Show that the $5$-sylow subgroup of $S_{24}$ is isomorphic to $\mathbb{Z}_5\ \times \mathbb{Z}_5 \times \mathbb{Z} _5 \times \mathbb{Z}_5$.
So as I understand this, I need to prove that every element in the $5$-sylow subgroup is a multiplication of $4$ cycles of length $5$, and the rest are cycle of length $1$.
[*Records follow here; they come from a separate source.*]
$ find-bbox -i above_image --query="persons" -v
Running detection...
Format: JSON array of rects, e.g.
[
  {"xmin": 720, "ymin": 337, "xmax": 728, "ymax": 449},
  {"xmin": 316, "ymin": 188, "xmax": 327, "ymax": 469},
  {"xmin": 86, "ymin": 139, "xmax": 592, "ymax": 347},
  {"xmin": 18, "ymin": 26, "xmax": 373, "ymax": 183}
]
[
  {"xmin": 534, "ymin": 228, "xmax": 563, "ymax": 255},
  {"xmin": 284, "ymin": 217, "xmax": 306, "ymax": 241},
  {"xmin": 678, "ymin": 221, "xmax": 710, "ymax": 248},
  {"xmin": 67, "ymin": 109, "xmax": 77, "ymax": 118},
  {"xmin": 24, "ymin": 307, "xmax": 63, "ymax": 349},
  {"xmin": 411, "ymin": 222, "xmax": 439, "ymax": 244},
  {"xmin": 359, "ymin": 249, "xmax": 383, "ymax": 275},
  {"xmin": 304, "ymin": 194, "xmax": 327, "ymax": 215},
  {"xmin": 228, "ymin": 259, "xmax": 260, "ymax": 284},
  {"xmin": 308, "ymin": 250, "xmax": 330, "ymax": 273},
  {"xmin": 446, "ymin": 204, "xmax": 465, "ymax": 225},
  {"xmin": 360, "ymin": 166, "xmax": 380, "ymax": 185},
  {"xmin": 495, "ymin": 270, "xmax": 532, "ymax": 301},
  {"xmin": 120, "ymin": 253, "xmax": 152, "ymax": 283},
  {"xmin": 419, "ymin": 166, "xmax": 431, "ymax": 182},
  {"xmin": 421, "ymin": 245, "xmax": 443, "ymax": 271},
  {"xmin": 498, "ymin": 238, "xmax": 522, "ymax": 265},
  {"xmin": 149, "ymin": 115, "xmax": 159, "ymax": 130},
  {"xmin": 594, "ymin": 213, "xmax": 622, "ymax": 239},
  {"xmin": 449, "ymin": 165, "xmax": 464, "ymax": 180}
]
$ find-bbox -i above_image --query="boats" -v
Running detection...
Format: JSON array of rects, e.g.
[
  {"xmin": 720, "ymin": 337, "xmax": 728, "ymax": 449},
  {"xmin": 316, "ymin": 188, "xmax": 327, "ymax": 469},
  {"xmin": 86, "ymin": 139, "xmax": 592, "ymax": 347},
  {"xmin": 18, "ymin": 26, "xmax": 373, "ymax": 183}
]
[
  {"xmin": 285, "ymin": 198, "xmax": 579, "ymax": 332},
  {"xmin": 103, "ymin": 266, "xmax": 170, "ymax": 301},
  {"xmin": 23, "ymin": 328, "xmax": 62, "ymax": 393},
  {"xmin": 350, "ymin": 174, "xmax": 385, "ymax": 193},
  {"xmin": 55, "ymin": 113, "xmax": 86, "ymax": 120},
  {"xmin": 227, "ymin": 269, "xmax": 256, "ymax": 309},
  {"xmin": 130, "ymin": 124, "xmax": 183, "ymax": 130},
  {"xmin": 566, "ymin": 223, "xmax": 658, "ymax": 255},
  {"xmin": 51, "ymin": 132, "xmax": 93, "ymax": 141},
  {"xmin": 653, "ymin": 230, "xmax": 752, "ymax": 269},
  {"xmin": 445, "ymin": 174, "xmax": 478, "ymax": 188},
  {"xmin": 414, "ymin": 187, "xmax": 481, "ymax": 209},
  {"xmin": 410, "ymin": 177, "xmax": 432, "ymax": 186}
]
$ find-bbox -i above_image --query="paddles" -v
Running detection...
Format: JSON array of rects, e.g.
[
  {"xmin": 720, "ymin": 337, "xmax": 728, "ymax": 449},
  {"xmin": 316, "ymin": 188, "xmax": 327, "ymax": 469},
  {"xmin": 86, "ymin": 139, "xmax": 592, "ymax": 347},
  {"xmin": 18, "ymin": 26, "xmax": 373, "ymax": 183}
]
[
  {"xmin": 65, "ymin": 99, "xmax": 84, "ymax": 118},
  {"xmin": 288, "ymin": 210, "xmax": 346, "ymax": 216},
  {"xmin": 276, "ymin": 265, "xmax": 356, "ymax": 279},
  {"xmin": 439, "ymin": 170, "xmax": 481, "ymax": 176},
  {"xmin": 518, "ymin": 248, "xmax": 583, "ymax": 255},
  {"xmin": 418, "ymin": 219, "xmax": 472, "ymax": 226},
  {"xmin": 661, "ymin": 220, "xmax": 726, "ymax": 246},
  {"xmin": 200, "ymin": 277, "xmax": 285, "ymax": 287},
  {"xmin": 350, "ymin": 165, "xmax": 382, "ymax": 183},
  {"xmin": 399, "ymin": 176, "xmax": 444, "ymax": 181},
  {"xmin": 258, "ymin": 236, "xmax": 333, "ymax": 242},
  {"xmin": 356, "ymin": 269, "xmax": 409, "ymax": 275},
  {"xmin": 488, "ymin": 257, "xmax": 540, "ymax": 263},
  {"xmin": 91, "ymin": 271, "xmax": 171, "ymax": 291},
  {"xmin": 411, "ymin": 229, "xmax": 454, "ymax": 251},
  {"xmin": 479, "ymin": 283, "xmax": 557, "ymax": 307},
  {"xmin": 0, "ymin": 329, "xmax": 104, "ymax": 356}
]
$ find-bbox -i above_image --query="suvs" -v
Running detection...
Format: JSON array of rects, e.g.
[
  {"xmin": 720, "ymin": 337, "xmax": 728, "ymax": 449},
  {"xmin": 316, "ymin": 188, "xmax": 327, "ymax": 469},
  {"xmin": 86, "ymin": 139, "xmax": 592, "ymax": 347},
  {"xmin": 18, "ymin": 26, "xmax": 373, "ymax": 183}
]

Which makes sense, as the elements should be of order $5$, and cycles of length $5$ are of order $5$, so I can see why it should be isomorphic to $\mathbb{Z}_5\ \times \mathbb{Z}_5 \times \mathbb{Z} _5 \times \mathbb{Z}_5$, as $4$ cycles of length $5$, and another $4$ elements of order $1$ (since it is $S_{24}$).
How can I prove it formally?(Assuming all I said is correct... Otherwise, any hints?)
A $5$-Sylow subgroup of $S_{24}$ has order $5^4$ because $24!=1 \cdots 5 \cdots 10\cdots 15 \cdots 20 \cdots 24$ has four $5$ factors.
The $5$-cycles $(1,2,3,4,5)$, $(6,7,8,9,10)$, $(11,12,13,14,15)$, $(16,17, 18,19,20)$ commute and so generate a subgroup of order $5^4$ isomorphic to $\mathbb{Z}_5 \times \mathbb{Z}_5 \times \mathbb{Z} _5 \times \mathbb{Z}_5$.
This subgroup must be a $5$-Sylow subgroup of $S_{24}$.